The puzzle known as The King's Wise Men, is played by giving three wise men hats of either white or blue, with the guarantee that at least one of the hats is blue. The men are not allowed to speak to each other and the first man to stand up and correctly announce the colour of his hat wins.
For the robot's self-awareness test, Selmer Bringsjord, a scientist from the Rensselaer Polytechnic Institute AI and Reasoning Lab in New York, used three of French robotics company Aldebaran's humanoid Nao robots. He had programmed these with a proprietary algorithm called Deontic Cognitive Event Calculus, which enables the robots to carry out reasoning, according to a report by CNET.
Similar to the puzzle game, the three robots were told that two of them had been given "dumbing pills" that rendered them unable to speak, and one a placebo. In reality, Bringsjord simply pressed a button pressed on their heads, which muted two of the robots. He then asked if they had been given the dumbing pill or the placebo.
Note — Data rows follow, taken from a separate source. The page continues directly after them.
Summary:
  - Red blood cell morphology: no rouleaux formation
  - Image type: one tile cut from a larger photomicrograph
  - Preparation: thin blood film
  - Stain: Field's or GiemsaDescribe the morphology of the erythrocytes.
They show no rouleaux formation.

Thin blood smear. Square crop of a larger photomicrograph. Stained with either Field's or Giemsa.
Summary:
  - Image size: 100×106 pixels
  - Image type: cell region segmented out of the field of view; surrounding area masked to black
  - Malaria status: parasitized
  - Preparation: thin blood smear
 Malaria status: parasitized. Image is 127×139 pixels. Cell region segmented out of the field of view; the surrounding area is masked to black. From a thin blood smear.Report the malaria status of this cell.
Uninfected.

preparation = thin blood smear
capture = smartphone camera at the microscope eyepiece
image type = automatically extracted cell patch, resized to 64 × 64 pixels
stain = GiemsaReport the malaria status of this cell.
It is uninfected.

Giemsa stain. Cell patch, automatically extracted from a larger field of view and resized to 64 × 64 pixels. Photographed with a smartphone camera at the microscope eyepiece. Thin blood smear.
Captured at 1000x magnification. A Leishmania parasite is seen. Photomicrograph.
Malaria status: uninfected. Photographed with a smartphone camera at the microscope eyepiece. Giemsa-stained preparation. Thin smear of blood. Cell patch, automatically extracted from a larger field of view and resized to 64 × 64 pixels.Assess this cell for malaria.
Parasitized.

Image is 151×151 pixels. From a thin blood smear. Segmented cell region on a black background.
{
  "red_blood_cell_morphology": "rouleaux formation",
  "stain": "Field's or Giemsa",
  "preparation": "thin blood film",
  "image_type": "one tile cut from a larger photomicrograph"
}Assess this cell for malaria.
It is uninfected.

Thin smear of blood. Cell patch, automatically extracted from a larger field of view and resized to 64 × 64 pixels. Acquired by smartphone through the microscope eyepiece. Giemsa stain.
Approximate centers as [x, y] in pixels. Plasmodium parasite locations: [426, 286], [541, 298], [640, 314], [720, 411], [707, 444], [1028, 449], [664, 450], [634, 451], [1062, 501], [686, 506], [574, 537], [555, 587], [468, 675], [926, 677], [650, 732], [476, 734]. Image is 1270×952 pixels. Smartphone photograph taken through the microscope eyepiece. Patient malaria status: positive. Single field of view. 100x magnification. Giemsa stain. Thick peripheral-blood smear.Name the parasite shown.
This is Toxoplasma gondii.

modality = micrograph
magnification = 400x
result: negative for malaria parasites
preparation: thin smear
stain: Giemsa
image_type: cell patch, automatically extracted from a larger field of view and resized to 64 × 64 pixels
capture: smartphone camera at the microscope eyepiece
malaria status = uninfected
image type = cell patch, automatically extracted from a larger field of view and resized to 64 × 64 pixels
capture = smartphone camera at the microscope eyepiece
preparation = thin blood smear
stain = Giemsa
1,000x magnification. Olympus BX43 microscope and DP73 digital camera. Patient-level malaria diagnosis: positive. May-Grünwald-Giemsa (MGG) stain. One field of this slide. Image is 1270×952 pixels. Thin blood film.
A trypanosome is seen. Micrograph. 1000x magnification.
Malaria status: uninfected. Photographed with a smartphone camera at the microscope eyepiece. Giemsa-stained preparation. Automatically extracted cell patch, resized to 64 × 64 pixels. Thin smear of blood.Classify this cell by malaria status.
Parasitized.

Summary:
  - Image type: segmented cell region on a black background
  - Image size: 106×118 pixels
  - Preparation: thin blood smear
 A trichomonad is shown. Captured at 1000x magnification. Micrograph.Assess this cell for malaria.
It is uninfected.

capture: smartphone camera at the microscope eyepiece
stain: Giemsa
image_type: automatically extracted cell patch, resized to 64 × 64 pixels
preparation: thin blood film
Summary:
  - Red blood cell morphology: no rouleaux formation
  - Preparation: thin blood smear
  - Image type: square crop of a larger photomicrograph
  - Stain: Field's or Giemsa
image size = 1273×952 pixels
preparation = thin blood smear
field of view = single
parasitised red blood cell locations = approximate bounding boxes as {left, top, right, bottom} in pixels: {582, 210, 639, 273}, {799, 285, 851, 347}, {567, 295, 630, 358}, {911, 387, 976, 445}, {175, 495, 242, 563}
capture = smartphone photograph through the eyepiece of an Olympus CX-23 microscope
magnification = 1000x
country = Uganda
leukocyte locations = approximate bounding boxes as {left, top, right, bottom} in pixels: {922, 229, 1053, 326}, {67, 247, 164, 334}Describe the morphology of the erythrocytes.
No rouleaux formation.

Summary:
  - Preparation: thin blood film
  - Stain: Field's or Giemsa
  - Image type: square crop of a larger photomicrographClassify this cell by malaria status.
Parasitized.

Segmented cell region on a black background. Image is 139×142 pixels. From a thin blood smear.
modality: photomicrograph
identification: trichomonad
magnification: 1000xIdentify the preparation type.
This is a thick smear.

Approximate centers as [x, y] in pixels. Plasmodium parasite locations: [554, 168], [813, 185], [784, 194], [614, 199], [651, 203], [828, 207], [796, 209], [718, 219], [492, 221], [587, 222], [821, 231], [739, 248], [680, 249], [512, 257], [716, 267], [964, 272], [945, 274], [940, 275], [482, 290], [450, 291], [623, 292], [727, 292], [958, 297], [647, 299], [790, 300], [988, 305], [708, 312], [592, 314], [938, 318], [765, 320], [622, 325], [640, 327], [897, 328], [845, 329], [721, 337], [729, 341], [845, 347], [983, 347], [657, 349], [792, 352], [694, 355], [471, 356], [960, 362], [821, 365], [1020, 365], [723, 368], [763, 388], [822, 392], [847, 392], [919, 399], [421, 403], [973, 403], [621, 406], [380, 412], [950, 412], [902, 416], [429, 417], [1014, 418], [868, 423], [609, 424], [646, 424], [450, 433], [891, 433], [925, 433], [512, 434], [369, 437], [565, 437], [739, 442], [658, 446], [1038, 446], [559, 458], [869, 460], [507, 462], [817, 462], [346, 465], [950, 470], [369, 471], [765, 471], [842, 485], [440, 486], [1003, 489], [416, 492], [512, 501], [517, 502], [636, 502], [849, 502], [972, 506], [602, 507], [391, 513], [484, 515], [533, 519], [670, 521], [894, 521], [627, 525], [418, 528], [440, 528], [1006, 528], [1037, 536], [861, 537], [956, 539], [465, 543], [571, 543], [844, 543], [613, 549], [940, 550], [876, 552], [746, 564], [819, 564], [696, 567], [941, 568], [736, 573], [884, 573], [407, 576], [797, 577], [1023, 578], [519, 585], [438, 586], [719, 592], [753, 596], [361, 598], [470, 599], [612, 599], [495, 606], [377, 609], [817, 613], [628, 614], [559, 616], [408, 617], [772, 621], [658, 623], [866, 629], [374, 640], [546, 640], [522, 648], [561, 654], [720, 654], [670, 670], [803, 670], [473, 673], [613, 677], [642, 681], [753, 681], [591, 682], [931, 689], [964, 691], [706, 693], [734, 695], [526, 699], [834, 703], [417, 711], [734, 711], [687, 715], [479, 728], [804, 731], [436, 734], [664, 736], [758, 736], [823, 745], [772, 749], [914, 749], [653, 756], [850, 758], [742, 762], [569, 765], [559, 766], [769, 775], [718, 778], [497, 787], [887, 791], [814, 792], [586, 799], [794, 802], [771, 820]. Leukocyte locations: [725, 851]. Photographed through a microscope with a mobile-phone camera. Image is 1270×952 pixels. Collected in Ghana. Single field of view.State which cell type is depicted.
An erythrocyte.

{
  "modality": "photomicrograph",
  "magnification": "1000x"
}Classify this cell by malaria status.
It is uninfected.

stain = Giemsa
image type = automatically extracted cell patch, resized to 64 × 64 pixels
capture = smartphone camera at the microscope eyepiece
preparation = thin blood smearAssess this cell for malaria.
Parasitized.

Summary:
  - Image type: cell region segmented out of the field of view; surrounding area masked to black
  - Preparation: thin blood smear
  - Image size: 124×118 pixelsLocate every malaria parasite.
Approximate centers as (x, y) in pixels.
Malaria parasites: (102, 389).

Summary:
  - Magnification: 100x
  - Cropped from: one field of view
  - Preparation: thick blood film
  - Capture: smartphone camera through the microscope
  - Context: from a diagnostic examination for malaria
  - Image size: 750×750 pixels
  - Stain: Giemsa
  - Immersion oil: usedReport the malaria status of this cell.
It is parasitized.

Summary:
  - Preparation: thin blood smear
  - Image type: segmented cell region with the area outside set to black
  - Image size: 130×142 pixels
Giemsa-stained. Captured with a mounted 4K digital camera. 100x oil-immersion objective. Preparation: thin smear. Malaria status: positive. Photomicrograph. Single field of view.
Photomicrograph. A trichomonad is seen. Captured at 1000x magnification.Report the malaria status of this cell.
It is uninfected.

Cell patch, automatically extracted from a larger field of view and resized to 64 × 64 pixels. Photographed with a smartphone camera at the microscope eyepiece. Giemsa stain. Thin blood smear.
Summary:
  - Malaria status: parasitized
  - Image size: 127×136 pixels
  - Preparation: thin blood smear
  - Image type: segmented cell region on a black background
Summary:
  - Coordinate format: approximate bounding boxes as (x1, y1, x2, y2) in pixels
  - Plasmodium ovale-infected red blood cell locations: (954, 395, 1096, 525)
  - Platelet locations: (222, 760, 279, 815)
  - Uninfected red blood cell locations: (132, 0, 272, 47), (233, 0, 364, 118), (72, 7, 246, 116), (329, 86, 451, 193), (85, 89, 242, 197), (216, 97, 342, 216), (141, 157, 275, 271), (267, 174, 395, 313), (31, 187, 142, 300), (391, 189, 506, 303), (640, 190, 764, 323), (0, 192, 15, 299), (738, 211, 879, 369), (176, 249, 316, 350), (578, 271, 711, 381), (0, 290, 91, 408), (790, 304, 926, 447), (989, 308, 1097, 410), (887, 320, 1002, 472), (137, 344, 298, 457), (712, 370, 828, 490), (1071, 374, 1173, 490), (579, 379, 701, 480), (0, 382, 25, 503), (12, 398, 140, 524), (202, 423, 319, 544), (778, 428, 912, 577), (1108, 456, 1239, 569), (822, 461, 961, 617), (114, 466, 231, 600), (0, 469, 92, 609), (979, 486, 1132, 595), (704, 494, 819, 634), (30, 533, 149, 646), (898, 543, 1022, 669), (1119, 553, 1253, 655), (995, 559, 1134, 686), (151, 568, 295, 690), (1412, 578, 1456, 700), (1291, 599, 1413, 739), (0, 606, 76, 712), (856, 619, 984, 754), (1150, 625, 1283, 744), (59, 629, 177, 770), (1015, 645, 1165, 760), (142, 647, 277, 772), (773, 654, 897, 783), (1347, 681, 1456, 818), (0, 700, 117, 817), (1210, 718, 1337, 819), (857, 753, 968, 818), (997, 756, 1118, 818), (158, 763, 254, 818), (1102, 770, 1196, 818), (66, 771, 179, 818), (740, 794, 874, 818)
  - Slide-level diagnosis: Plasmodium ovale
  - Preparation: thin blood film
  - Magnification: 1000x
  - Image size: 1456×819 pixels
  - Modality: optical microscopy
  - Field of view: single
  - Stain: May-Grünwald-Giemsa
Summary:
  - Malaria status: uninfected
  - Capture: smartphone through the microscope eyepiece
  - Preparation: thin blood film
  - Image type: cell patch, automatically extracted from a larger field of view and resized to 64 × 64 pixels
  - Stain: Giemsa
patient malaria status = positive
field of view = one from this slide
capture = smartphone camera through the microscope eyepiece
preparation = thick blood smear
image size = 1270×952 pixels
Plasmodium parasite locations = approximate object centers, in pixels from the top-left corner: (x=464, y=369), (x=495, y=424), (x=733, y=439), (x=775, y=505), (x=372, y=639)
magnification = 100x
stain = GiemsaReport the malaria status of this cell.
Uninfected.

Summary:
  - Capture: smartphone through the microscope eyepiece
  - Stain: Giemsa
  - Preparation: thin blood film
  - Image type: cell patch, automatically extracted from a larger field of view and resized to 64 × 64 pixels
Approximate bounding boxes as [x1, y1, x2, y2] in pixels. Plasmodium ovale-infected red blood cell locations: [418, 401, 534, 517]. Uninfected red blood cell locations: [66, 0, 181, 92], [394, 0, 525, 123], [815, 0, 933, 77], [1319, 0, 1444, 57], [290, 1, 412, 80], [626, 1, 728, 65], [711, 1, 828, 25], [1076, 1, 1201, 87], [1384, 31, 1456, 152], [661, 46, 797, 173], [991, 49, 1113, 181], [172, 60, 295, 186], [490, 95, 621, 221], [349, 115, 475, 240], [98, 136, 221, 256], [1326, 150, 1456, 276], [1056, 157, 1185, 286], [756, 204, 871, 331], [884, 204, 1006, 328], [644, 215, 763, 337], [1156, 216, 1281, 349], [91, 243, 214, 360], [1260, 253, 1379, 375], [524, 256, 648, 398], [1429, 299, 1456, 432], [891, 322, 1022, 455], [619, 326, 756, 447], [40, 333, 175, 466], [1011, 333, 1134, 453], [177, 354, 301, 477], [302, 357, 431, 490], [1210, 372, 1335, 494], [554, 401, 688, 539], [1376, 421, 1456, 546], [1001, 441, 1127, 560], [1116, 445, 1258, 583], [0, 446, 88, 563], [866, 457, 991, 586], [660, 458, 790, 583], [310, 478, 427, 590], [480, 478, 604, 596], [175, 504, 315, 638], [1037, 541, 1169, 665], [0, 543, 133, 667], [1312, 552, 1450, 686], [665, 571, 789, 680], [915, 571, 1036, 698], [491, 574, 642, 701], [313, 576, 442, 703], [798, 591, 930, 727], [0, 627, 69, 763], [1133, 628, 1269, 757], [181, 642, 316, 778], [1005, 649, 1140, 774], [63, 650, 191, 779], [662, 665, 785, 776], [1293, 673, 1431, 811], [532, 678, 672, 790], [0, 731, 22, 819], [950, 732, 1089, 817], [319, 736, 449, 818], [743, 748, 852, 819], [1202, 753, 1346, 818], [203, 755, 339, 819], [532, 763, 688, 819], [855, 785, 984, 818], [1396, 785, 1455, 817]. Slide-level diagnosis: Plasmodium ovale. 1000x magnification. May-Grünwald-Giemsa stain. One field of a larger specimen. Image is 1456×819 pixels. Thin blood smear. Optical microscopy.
After some seconds of silence - perhaps to ascertain which pill it had been given, one of the robots stood up and said "I don't know." It immediately realised what had happened, raised its hand and said, "Sorry, I know now. I was able to prove that I was not given the dumbing pill."
In order to demonstrate this sort of self awareness, the robot must have been able to understand the rules of the puzzle, recognise its own voice and recognise that it is an individual entity entirely different from the other two robots.